Na França do Século 20,dois dos ídolos mais populares na história musical do País sucumbiram ao peso de seu talento acoplado às intensas e dramáticas experiências pessoais. O ônus emocional de sua popularidade e suas paixões fizeram de Dalida e Edith Piaf depositárias do imaginário de seu público fiel.

Embora nascida e criada no Egito, onde foi Miss e incensada por sua beleza superlativa, Dalida transformou-se na França em paixão nacional. Em diversas ocasiões sua vida pessoal ameaçava interromper sua carreira de sucessos ininterruptos , como o suicídio de seu amor Luigi Tenco após o Festival de San Remo nos anos 60 mas tal uma fênix , renascia após cada drama e em 1987 seu suicídio aplacaria suas dores. Ainda hoje bate recordes de vendagem .

Idolatrada até os dias de hoje, amada,cultuada, imitada, a insuperável pequena e imensa Edith Piaf é a figura emblemática da música francesa que descreve a trajetória do amor na alma humana.
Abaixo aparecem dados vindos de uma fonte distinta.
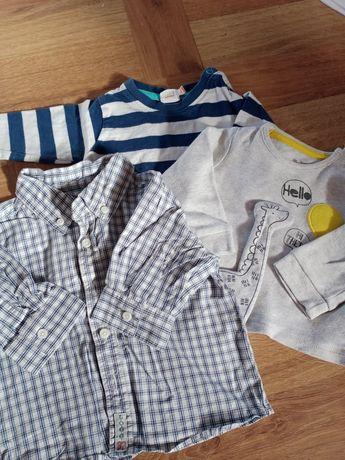 Bluzeczki chłopięce 62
A sua ,particularmente atormentada jamais se amedrontaria frente às adversidades que enfrentaria no decorrer de sua curtíssima vida. Sua biografia ,filmada por Olivier Dahan vai além da sucessão de fatos que descrevem sua existência, penetrando em sua tendencia à autodestruição e ainda que alguns fatos permaneçam nebulosos e traça um perfil que conta com a esplêndida e irretocável interpretação de Marion Cotillard.

Tão insuperável quanto à interpretação de la môme Piaf o pequeno pardal , apelido dado por seu descobridor Louis Leplée (Gérad Depardieu, comovente), está a da atriz Marion Cotillard, em esplêndida composição.Fala-se de tour de force quando um ator supera seus limites .Quando parece não haver outra possibilidade que não seja aquele ator ou aquela atriz para a interpretação de um personagem tal a força e a precisão do Trabalho.Cotillard é milimétrica, detalhista, generosa, chega a se confundir por assim dizer com Edith Piaf, por quem é inevitável render –se tal a potencia de seu talento entrega.
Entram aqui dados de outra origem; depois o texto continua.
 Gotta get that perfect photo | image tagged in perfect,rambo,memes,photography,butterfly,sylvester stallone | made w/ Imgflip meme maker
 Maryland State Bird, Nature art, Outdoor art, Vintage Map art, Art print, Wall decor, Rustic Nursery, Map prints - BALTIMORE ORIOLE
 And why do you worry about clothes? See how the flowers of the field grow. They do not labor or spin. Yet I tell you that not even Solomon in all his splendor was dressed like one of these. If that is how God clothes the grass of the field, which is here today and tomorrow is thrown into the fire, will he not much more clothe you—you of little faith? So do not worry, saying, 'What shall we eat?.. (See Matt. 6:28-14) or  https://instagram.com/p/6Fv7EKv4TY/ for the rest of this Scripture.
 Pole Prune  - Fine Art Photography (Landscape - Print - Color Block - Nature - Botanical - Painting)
De sua infância infeliz à sua morte prematura aos 47 anos, passando por sua glória e derrocada, o filme retrata com fidelidade a comunhão entre a vida e a arte , uma vez que para Piaf não existia distinção entre ambas.Seu alimento era a paixão, sua expressão como mulher a música, seu desprendimento em relação à fama era inconteste. Os cantos de sereia não a seduziam e sua coerência artística determinava seu repertório.Ela cantava o que amava, cantava o que vinha das profundezas do que sentia.

Com 1, 42 aparentava o gigantismo de quem coloca a alma em sua obra, Cottilard adquire a mesma altura, as feições, os gestos, a aparência maltratada pela saúde debilitada desde a infância em que passou por um período de cegueira, e pelo posterior vício a drogas injetáveis , fazendo de sua composição o grande trunfo do filme. Abandonada pela mãe e filha de um contorcionista alcoólatra e truculento, Piaf foi criada num prostíbulo pela avó cafetina, Piaf vivencia a humanidade e o espírito maternal das prostitutas sintetizadas por Titine, personagem interpretado com grande sensibilidade por Emanuelle Seignier.
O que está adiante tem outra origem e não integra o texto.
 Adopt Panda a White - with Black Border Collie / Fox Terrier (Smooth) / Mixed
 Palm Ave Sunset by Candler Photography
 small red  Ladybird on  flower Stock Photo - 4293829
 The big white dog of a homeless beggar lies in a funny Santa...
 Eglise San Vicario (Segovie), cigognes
Já adulta Piaf ,agora incorporada por Cotillard ocupa o filme com matizes que poderiam cair no melodrama ,gênero que é evitado especialmente porque a vida da biografada já é trágica o suficiente. Entretanto sente-se falta do aprofundamento em certos temas como o fato de que Jean Cocteau escreveu O belo Indiferente para Piaf, sua ação na Resistência Francesa durante a II Guerra Mundial e seu papel de grande incentivadora de Aznavour ao incorporá-los em suas turnês pela América do Norte, onde inicialmente se sentira incompreendida pelo público, antes de consagrar-se em Nova York, ou o início e sua relação com Theo Sarapó seu último marido.

Canções como Hymne à l´Amour, La vie en Rose, Non ,je ne regrette rien, Padam Padam, entre muitas outras fazem parte do inconsciente coletivo, assim como sua história com o pugilista argelino Marcel Cerdan , o grande amor de sua vida morto tragicamente em acidente aéreo indissociado à criação de vários sucessos . Cotillard rende sua homenagem de modo visceral ao mito trazendo a dimensão humana, vulnerável, ao mesmo tempo frágil e imbatível desta mulher , prematuramente desaparecida da cena artística em 10 de outubro de 1963, há exatos 44 anos . Mais do que um filme, Piaf,um Hino ao amor é a partitura para uma grande atriz.